** start of Text to read **
# Prayers needed.



## kiwidave (Jul 20, 2009)

Very sad day for New Zealand


http://www.sunlive.co.nz/news/11386-deaths-christchurch-quake.html


----------



## 1976Cordoba (Sep 20, 2000)

Here's hoping for some miracles - sounds like a pretty bad one.


----------



## ParkRNDL (Mar 20, 2002)

they are in my thoughts and prayers. 

are earthquakes common there? i saw at least one other recent one mentioned on the web...

--rick


----------



## NTxSlotCars (May 27, 2008)

Prayers here too. Wow, the Earth has really been moving lately.


----------



## Lype Motorsport (Mar 14, 2004)

Our thoughts and prayers going out to all the familys in NZ. Kiwi, we hope you and yours are ok as well.


----------



## slotcarman12078 (Oct 3, 2008)

Holy crap!! Prayers en route!! Hoping for miracles!!


----------



## tjd241 (Jan 25, 2004)

*Terrible News KD...*

So far so good for you, your family, and friends?... Keep safe... We are hoping you can end up making the best of a bad situation.


----------



## aurora1 (Oct 6, 2008)

Prayers and best wishes for all New Zealanders. Hope all is well with kiwidave and his family and friends. Tough situation.


----------



## kiwidave (Jul 20, 2009)

Thank you guys! All good here where I am but worried about friends down that way. 65 lives lost. Unfortunately there will be more. 
Big thanks to the US for offering help already. And the American Hercules C130's based have been offered as well. 
Thanks again guys. The Utube link has some disturbing images. Very sad day in NZ. 

Cheers Dave.


----------



## Rolls (Jan 1, 2010)
** end of Text to read **
**Challenge A**
From the records, copy out everything from the line containing "What is the" down to the line containing "Of snow-dusted shrub, located", both of those lines included, without changing a word.
** start of Material **
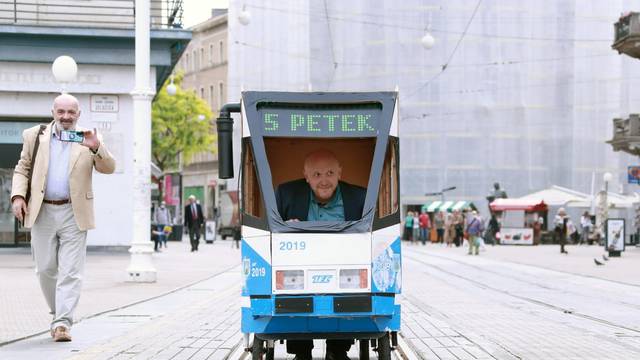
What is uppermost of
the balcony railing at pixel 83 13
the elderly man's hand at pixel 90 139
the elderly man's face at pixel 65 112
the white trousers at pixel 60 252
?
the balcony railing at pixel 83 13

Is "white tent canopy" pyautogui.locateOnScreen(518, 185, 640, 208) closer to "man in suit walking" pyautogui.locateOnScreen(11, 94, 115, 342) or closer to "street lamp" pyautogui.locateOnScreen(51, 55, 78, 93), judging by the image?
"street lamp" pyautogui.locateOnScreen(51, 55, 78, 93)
** end of Material **
** start of Material **
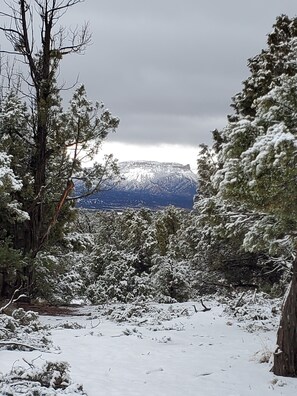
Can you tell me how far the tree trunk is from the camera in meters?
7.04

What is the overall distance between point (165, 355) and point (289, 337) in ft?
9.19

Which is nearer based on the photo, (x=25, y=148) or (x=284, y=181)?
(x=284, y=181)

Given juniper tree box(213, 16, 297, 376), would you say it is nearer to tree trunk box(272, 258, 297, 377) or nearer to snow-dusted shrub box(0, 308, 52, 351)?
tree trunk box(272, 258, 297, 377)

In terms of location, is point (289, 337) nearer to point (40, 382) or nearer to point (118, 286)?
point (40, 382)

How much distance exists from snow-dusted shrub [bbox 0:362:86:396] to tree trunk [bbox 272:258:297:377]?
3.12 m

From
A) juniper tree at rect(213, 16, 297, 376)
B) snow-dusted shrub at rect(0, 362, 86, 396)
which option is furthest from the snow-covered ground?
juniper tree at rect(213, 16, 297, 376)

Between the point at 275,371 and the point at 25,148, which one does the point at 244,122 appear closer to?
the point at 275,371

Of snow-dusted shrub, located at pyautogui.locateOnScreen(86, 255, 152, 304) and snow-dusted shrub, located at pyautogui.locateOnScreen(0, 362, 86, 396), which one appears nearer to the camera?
** end of Material **
**Challenge B**
Carry on the forum thread about the New Zealand earthquake from the point where it stops.

**Right answer A**
What is the overall distance between point (165, 355) and point (289, 337) in ft?
9.19

Which is nearer based on the photo, (x=25, y=148) or (x=284, y=181)?
(x=284, y=181)

Given juniper tree box(213, 16, 297, 376), would you say it is nearer to tree trunk box(272, 258, 297, 377) or nearer to snow-dusted shrub box(0, 308, 52, 351)?
tree trunk box(272, 258, 297, 377)

In terms of location, is point (289, 337) nearer to point (40, 382) or nearer to point (118, 286)?
point (40, 382)

How much distance exists from snow-dusted shrub [bbox 0:362:86:396] to tree trunk [bbox 272:258:297:377]?
3.12 m

From
A) juniper tree at rect(213, 16, 297, 376)
B) snow-dusted shrub at rect(0, 362, 86, 396)
which option is furthest from the snow-covered ground?
juniper tree at rect(213, 16, 297, 376)

Between the point at 275,371 and the point at 25,148, which one does the point at 244,122 appear closer to?
the point at 275,371

Of snow-dusted shrub, located at pyautogui.locateOnScreen(86, 255, 152, 304) and snow-dusted shrub, located at pyautogui.locateOnScreen(0, 362, 86, 396), which one appears nearer to the camera?

**Right answer B**
Prayers out to y'all, Dave. Terrifying quake/aftershock. So sorry to hear about it.


----------



## Super Coupe (Feb 16, 2010)

Thoughts and prayers for all in NZ.
>Tom<


----------



## joegri (Feb 13, 2008)

tuff to concieve something as horrifieing as this happening in my town. but the video really sends it home. kiwi and friends we,re all pullin for ya and thought and prayers. hopefully the U.S. can pitch in what we can and then some. i think that is 2 quakes in 4 months. just hoping for the best for the good folk from N Z


----------



## Hilltop Raceway (Feb 12, 2006)

My prayers and thoughts are with you and your family and country. It's so sad to see destruction like this, knowing life is involved...RM


----------



## partspig (Mar 12, 2003)

My prayers go out to those in Christchurch. It is a sad day indeed!


----------



## GOODWRENCH88 (Feb 3, 2009)

Davo, I Saw It On The News Late Last Night. You Know How I Feel. I Saw The U.s. Was Sending In A Carrier Group. They Can Be A Big Help. Any Of The Kiwi Forum Guys About That Area? Dan


----------



## bobhch (Apr 22, 2007)

Dave my thoughts and prayers go out to you, your friends & all of New Zealand. 

As joegri stated it is hard to imagine something like this happening in my town. Very sad.


----------



## XracerHO (Feb 6, 2008)

Our prayers & hopes for the best, go out to the good folk of New Zealand at this sad time. ..RL


----------



## alpink (Aug 22, 2010)

best vibes out to all


----------



## GOODWRENCH88 (Feb 3, 2009)

Davo We Hear The Loss Is Growin Considerably. Your Friends Here At Hobby Talk Are With You. If I Can Help In Any Way I`d Like To Hear It. Yankiwidan


----------



## GOODWRENCH88 (Feb 3, 2009)

Any News Dave? Dan


----------



## 1scalevolvo (Feb 5, 2004)

Prayers to you & all in NZ !!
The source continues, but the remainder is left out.